La Blogothèque

I see a darkness

En 1999, Will Oldham, âgé de 30 ans, décide de changer de nom et de devenir Bonnie ‘Prince’ Billy après avoir œuvré au sein de la galaxie Palace, après avoir publié un album sous son vrai patronyme. Les raisons de ce changement me sont inconnues. Tout ce que je sais, c’est que I see a darkness , le premier album de Bonnie ‘Prince’ Billy, est magnifique, le sommet de la carrière de son auteur. Enregistré avec David Pajo (aka Papa M), joué par son frère Paul et quelques amis (Bob Arellano, Colin Gagon, Peter Townsend), I see a darkness est un disque en état de grâce. Tout y est parfait : mélodies lumineuses et fragiles, voix habitée, poésie étrange et sauvage. Ce disque est intemporel, sonnant à la fois baroque et classique, minimaliste et foisonnant, ancien et moderne, sudiste et glacé. Oldham y chante ses peurs et ses obsessions dans une langue magnifique, faite de confidences intimes et de proverbes éternels.

Le côté obscur annoncé par le titre du disque et le dessin de crâne qui orne la pochette est bien présent : cet album est hanté par la mort. Cependant, si on écoute bien, Oldham ne cesse de chanter la joie et le plaisir de vivre :

“I like to have a good time / Any of my friends will tell you / But if you confront me with stupidity / I’m doubly angry at you” (Another day full of dread).

Il cherche la paix de l’âme (well i hope that someday buddy / we have peace in our lives) et tous ses titres, même les plus sombres, sont illuminés par ce désir de paix qui s’exprime dans les mélodies légères, les chœurs parfois sautillants, les arrangements de cuivres, l’aspect presque enfantin de certaines chansons.

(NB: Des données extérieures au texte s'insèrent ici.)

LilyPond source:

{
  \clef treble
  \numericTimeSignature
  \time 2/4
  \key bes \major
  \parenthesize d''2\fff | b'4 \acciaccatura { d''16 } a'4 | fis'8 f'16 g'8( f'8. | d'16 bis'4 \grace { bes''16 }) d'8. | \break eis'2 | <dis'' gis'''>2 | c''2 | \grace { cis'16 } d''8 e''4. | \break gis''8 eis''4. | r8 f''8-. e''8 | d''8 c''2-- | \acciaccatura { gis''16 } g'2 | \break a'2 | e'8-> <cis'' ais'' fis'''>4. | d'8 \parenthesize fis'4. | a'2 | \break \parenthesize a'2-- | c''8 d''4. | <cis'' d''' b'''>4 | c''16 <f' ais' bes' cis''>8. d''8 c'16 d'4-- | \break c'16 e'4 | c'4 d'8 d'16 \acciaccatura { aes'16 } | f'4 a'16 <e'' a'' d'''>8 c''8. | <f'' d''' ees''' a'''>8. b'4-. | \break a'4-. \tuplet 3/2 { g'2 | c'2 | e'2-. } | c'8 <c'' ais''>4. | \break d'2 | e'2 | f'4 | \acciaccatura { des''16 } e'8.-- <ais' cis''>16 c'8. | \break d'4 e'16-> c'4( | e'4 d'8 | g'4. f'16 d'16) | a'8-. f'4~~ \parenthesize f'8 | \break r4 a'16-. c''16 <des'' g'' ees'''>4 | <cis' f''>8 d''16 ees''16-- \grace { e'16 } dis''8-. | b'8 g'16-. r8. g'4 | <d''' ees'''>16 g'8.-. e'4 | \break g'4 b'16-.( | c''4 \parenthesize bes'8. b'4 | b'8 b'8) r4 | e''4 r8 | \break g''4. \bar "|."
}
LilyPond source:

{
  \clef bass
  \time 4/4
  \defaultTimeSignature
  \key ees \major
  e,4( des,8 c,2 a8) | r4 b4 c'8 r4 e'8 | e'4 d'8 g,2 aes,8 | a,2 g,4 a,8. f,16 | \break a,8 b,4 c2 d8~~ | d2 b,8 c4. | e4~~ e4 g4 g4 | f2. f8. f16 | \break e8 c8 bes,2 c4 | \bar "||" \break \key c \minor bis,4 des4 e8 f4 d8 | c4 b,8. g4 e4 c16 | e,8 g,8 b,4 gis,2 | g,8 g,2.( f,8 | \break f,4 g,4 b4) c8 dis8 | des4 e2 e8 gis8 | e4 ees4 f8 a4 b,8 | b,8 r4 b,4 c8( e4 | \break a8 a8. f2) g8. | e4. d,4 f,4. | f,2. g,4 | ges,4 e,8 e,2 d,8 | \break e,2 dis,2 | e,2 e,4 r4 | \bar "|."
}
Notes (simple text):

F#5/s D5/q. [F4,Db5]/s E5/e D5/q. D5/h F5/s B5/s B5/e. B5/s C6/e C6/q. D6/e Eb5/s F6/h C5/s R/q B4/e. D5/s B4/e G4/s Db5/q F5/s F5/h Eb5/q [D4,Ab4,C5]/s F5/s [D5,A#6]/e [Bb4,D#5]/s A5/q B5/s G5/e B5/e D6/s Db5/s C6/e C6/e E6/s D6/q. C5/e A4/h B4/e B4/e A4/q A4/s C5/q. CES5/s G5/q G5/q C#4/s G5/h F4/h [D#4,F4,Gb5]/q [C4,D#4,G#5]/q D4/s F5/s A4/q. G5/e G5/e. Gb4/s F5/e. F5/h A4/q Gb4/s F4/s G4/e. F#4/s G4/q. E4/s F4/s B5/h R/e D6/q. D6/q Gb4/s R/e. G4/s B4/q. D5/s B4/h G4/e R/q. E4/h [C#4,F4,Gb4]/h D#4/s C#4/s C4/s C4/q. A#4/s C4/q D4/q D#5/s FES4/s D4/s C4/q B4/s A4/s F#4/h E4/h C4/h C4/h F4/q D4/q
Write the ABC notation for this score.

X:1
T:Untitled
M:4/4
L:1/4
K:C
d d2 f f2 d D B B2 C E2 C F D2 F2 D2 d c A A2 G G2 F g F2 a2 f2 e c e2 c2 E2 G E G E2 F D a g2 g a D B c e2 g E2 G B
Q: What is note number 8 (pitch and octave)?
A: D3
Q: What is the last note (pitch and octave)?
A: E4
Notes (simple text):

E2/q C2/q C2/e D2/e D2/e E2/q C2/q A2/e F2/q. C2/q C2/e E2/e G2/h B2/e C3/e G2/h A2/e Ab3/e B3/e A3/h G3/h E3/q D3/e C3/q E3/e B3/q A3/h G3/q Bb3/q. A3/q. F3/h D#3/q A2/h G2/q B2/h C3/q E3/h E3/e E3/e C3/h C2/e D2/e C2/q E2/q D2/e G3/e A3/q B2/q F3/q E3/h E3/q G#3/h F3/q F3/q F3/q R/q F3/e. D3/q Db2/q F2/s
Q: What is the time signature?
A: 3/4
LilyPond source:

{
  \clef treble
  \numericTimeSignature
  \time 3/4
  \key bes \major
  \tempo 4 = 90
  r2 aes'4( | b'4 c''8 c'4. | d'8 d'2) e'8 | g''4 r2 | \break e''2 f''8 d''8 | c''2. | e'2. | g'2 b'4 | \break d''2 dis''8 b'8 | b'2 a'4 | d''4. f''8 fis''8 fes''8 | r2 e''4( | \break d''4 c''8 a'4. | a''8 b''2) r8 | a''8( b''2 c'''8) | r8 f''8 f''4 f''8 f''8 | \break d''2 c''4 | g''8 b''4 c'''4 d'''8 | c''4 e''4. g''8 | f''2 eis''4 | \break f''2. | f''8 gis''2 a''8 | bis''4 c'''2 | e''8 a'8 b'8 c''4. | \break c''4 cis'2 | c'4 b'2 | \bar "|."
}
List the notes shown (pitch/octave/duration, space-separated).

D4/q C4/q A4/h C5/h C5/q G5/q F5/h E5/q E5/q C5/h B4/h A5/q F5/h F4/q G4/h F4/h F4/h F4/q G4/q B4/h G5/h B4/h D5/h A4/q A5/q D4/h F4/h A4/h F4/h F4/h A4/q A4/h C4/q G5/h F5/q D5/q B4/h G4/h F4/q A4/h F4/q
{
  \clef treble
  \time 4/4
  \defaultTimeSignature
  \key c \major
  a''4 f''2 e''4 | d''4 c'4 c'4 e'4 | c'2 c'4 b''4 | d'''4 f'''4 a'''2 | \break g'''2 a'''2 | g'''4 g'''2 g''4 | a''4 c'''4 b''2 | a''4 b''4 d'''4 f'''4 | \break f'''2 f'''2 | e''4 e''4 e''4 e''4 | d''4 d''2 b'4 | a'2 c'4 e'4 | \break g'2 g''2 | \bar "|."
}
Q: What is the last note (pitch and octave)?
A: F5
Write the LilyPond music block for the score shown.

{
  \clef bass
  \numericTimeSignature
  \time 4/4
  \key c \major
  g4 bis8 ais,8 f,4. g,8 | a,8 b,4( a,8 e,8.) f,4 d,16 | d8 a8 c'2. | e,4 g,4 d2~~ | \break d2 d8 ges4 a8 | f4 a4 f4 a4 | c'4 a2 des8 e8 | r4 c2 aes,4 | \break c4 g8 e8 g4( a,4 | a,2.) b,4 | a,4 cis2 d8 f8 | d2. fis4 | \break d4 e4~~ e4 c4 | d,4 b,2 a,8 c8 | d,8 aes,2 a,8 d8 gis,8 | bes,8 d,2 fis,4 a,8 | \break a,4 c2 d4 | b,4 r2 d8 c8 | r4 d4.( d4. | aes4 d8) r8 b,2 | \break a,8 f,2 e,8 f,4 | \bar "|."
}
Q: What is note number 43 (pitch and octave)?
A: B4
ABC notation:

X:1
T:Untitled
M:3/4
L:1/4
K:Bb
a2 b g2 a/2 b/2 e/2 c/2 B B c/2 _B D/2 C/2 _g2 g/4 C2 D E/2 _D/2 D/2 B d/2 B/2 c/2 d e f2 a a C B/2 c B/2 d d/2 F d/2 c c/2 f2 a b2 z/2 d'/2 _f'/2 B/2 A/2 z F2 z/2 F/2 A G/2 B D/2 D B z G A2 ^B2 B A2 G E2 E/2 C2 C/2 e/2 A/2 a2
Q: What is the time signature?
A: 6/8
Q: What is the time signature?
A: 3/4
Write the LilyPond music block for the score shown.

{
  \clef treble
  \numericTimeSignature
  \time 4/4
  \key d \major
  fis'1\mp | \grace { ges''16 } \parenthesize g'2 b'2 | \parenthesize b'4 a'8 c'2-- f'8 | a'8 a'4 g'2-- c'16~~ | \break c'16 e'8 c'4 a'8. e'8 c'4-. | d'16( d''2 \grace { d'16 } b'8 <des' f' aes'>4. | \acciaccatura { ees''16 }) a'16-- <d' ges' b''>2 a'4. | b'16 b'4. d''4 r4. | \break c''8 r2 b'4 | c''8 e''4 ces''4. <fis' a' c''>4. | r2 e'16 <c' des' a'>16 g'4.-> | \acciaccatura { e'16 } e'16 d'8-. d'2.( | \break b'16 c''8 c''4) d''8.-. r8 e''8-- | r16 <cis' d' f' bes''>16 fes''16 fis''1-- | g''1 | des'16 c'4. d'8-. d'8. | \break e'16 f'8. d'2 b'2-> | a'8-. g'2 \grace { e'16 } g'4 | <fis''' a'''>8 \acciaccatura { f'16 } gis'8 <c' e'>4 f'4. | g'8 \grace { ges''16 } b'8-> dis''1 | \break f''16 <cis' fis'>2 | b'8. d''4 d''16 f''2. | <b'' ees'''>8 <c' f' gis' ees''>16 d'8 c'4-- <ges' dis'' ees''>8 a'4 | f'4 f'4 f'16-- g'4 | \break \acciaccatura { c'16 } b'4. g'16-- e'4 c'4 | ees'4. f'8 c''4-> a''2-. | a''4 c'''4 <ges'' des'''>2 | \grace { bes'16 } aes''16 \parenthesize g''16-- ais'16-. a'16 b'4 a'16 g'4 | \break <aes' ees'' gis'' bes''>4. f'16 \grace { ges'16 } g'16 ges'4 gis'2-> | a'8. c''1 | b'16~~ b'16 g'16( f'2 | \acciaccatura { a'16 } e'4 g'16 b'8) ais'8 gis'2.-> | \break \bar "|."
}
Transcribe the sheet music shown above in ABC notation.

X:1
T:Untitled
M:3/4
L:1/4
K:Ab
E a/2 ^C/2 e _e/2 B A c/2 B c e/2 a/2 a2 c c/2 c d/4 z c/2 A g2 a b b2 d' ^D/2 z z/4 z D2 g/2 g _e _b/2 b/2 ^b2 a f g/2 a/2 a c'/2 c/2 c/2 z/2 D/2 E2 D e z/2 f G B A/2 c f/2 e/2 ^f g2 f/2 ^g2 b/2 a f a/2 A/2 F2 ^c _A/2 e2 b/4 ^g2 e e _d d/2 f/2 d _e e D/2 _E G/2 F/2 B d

Alors voici trois extraits de ce chef d’œuvre absolu : trois chansons qui se suivent : I see a darkness , qui a connu la consécration en étant reprise par Johnny Cash, Another day full of dread , comptine saisissante et Death to everyone , où tous les talents de ce disque sont à leur apogée : mélodies et paroles parfaites, guitares acérées, rythme lancinant. La chanson symbole d’un disque dévastateur par sa beauté terrible.